Since a metric determines a unique compatible Levi-Civita connection, if you have a Riemannian structure then you get a connection for free; but the converse is not true - given an affine connection, there may be many different Riemannian metrics having it as their Levi-Civita connection. (Of course, some connections aren't Levi-Civita for any metric at all, for example those with torsion.)

Whenever we're talking about parallel transport, geodesics, etc. in the context of Riemannian geometry, we're always using the Levi-Civita connection. The Ricci and scalar curvatures are defined as metric contractions of the curvature of the Levi-Civita connection. If you're forming the same contractions with the curvature of a different connection, then these are not what we normally call Ricci/scalar curvatures, and they have dubious geometric significance. The only sense in which the Riemannian curvature is "independent of the metric" is that it only depends on the metric via the connection; i.e. we can write in some sense $R(g) = R(\nabla(g))$. The dependence of $\nabla$ on $g$ should not be forgotten!
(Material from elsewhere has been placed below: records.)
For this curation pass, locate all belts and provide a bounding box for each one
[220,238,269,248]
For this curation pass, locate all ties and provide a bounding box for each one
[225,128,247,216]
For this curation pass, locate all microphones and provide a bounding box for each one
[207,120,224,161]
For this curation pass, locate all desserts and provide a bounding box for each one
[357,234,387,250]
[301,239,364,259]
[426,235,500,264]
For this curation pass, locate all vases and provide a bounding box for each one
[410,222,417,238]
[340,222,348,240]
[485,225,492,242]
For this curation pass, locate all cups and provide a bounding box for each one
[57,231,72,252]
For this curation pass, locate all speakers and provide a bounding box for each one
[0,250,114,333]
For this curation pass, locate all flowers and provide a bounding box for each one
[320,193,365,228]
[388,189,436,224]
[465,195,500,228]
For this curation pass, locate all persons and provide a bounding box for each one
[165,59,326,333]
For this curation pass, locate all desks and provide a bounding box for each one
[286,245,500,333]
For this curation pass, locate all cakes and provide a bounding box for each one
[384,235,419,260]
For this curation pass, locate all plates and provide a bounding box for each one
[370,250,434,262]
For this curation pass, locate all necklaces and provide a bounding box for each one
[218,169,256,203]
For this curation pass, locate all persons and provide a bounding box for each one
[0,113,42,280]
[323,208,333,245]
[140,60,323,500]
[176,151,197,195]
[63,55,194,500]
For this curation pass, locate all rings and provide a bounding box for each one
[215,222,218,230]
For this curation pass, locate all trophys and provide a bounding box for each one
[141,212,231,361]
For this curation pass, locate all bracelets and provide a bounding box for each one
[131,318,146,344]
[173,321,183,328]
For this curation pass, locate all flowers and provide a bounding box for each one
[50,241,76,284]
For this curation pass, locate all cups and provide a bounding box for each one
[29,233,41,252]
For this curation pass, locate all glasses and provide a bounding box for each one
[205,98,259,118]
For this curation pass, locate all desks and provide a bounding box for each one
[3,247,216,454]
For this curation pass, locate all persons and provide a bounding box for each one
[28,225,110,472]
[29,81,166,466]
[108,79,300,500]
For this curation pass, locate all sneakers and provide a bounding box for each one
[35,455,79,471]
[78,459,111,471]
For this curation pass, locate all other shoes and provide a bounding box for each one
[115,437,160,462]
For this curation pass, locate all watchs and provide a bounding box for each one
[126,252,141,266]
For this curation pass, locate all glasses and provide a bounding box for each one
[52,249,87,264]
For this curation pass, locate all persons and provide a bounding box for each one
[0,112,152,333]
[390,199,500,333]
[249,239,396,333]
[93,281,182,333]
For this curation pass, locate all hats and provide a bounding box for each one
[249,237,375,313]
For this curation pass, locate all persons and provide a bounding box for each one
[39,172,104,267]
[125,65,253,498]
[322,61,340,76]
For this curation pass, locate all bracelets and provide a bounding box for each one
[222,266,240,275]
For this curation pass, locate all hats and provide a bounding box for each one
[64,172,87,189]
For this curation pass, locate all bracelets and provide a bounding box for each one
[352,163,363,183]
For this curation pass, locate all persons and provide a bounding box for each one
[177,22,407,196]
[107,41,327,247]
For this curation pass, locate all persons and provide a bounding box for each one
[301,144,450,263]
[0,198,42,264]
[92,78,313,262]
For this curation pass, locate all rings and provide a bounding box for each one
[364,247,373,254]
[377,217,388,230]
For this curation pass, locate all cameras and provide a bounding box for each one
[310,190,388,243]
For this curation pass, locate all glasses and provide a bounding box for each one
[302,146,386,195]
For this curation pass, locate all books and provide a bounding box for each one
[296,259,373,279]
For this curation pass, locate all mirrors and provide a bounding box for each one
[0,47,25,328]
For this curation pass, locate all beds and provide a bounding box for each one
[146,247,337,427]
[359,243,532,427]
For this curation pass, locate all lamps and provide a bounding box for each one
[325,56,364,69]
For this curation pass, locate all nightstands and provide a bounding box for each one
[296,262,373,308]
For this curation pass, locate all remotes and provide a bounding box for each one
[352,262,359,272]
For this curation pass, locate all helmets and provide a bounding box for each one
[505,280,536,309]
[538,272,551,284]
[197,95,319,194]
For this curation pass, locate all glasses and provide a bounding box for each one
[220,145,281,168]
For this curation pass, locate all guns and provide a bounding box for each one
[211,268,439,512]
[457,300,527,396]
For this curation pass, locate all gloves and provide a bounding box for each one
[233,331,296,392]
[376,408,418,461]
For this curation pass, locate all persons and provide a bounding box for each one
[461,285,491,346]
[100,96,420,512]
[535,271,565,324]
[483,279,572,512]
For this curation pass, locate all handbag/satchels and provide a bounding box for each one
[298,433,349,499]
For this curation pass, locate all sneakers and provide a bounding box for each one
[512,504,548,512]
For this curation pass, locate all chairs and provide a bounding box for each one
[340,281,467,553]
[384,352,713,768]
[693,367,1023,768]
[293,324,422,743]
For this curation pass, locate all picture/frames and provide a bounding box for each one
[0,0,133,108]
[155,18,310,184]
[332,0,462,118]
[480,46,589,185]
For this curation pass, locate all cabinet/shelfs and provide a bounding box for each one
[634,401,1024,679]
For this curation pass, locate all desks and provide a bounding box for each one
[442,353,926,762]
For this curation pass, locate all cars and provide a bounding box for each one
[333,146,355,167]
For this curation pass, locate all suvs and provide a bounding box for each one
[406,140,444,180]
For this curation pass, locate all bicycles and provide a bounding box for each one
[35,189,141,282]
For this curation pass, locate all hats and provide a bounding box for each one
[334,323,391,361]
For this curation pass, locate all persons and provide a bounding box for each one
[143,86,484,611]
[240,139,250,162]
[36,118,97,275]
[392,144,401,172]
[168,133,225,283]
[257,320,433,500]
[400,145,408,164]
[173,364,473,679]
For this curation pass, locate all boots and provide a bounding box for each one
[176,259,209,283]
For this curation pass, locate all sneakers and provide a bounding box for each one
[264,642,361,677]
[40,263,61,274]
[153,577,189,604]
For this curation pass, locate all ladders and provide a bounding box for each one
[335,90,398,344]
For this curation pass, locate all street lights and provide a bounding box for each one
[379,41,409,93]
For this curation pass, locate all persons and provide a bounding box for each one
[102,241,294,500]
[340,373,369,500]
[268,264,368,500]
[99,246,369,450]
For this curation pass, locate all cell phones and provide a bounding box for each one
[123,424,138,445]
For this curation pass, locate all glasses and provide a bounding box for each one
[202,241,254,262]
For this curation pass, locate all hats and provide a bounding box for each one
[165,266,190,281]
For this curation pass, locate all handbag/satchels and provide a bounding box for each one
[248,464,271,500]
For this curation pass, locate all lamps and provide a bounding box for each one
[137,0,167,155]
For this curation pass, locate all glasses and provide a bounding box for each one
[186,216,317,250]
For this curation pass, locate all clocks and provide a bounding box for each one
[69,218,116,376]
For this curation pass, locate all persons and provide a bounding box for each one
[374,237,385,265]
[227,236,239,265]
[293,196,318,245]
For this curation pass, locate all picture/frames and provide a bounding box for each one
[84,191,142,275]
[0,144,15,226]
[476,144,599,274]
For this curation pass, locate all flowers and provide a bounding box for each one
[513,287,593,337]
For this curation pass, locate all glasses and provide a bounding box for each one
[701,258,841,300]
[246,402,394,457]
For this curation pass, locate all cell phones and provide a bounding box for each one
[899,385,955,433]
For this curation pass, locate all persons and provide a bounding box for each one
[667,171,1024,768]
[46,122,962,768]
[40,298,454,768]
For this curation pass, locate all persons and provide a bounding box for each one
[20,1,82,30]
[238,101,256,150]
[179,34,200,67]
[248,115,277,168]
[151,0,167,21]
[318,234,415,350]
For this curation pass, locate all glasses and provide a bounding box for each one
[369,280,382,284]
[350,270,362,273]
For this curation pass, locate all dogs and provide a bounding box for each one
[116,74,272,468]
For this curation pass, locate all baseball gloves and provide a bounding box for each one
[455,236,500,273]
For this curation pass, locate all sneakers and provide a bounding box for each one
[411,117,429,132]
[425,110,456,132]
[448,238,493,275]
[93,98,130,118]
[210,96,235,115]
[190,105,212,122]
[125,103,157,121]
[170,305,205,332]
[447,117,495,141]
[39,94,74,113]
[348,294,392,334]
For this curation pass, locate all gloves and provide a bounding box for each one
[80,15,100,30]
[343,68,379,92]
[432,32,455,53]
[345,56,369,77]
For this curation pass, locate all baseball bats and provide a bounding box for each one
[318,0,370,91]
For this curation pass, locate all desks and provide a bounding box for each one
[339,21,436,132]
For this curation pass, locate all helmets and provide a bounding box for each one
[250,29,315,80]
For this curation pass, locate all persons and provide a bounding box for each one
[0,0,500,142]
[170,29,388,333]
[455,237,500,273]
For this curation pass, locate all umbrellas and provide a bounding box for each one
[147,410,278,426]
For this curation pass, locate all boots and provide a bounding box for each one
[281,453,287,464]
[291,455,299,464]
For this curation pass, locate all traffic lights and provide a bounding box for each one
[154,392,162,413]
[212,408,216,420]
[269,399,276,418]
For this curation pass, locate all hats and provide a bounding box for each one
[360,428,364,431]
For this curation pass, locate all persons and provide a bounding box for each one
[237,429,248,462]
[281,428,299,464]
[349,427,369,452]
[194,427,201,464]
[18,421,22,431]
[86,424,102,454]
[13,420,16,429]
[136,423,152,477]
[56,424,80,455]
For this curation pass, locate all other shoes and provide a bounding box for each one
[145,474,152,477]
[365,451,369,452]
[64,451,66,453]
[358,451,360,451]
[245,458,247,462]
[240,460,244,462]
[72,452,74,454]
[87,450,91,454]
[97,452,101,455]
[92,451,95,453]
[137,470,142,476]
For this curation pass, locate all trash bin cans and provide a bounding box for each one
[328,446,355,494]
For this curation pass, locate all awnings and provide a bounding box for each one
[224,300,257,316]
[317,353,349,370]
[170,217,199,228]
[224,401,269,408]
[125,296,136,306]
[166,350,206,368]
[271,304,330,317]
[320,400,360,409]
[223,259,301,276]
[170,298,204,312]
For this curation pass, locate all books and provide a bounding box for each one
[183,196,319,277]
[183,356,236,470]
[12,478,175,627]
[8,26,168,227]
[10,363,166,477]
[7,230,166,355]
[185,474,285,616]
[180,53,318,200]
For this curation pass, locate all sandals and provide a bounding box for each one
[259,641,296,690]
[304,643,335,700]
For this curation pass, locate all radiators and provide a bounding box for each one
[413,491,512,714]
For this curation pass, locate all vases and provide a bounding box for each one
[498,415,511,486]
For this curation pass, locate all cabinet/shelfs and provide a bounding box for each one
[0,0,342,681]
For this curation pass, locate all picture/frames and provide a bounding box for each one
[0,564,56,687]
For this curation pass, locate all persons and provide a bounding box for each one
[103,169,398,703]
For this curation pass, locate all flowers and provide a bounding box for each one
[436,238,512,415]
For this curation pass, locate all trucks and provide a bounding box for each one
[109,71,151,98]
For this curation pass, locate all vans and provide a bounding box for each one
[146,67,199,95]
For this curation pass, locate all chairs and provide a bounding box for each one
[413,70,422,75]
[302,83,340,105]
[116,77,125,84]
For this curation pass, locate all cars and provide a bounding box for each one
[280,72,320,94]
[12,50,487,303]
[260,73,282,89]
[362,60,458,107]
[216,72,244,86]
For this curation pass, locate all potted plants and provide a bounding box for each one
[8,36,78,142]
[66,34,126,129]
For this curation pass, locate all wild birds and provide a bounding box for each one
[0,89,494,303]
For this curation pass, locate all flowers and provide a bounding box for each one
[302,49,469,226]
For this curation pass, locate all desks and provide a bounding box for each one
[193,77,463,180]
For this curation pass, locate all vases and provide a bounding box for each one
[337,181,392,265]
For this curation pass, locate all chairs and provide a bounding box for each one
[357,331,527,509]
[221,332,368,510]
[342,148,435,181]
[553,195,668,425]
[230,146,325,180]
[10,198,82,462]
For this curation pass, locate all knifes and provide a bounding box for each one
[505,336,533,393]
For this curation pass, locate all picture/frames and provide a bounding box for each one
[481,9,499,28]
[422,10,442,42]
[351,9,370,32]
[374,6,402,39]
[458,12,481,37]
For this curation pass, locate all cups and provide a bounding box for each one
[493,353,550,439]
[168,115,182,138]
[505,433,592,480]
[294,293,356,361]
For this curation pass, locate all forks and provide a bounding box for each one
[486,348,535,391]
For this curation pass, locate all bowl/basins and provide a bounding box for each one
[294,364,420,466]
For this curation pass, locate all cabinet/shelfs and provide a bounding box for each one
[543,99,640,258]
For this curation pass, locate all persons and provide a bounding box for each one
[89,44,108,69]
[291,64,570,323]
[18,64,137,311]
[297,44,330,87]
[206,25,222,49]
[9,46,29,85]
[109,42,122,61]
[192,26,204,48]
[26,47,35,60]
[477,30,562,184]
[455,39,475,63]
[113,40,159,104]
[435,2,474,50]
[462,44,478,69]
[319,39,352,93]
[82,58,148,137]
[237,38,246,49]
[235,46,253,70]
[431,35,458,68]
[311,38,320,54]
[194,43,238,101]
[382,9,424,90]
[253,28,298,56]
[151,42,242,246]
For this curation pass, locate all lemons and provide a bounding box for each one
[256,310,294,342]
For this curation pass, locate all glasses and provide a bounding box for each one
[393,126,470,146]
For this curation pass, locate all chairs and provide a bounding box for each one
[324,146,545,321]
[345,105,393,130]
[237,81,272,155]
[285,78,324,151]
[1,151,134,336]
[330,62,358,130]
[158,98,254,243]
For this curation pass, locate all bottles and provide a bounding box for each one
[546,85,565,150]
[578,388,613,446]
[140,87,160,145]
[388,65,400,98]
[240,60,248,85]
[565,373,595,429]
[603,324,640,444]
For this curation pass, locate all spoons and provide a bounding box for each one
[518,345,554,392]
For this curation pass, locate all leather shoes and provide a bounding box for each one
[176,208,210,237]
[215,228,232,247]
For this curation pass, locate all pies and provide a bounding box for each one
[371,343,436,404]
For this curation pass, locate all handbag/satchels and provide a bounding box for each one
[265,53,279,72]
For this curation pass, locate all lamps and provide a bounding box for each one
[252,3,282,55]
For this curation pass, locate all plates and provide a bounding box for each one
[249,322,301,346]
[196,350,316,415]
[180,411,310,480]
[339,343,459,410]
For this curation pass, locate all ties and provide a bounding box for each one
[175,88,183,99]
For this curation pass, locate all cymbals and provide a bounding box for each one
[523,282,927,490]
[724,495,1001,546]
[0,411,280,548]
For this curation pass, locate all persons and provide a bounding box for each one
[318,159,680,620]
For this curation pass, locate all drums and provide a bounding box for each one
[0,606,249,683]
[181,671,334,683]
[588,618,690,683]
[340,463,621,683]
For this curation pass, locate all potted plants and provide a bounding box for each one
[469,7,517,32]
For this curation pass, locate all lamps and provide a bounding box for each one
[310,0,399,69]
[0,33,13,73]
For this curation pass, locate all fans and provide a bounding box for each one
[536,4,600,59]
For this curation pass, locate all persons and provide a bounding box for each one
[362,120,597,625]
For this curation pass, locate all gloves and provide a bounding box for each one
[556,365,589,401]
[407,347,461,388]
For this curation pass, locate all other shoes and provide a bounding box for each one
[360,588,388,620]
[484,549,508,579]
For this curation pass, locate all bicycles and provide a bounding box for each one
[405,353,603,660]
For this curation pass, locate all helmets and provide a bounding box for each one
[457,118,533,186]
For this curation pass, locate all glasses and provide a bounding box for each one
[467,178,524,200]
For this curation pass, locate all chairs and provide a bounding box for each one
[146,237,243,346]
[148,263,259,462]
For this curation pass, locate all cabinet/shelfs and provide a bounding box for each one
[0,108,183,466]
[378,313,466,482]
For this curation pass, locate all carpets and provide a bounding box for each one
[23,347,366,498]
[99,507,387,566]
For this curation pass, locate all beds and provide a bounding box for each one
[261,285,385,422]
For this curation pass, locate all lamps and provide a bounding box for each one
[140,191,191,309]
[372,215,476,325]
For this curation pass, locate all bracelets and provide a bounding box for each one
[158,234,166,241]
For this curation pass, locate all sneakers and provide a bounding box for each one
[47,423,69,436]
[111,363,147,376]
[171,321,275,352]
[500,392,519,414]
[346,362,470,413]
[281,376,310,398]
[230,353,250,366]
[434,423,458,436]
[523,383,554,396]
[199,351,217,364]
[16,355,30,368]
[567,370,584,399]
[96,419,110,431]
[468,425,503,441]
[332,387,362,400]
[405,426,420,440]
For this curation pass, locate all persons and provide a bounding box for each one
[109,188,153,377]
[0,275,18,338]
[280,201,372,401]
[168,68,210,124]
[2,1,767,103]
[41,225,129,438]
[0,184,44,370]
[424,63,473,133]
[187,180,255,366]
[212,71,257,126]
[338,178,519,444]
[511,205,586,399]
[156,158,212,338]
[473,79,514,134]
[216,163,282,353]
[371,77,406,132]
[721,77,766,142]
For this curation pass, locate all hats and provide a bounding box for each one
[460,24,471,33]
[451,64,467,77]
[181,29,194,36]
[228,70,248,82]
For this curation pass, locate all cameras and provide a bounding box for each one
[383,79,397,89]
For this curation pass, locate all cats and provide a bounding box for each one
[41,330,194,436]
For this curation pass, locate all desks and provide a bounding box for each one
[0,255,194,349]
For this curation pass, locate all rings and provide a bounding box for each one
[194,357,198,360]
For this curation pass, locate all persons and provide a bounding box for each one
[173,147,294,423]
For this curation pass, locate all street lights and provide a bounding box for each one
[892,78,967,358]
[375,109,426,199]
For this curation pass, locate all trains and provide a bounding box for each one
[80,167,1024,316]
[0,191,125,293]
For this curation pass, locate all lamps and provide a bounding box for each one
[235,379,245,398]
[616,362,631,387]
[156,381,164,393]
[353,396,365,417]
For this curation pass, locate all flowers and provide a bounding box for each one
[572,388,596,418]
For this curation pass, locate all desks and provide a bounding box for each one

To answer your first question directly, I would say that the relevant curvature information for a Riemannian manifold is the curvature tensor along with the metric, from which you can form not only the scalar and Ricci curvatures, but also more interesting things like the sectional curvature and curvature operator.

Your second question is kind of getting at something, though it needs a bit of tweaking. (A smooth structure doesn't provide a distinguished choice of connection!) What is true is that if you have two different metrics with the same Levi-Civita connection, then parallel transporting the same vector along the same loop will give you the same resulting vector. (If you choose to use some non Levi-Civita connection to do this instead, then of course this is still true - in this case you're not even using the Riemannian structure in any way.) In general, however, the two metrics will measure a different angle between the same pair of vectors.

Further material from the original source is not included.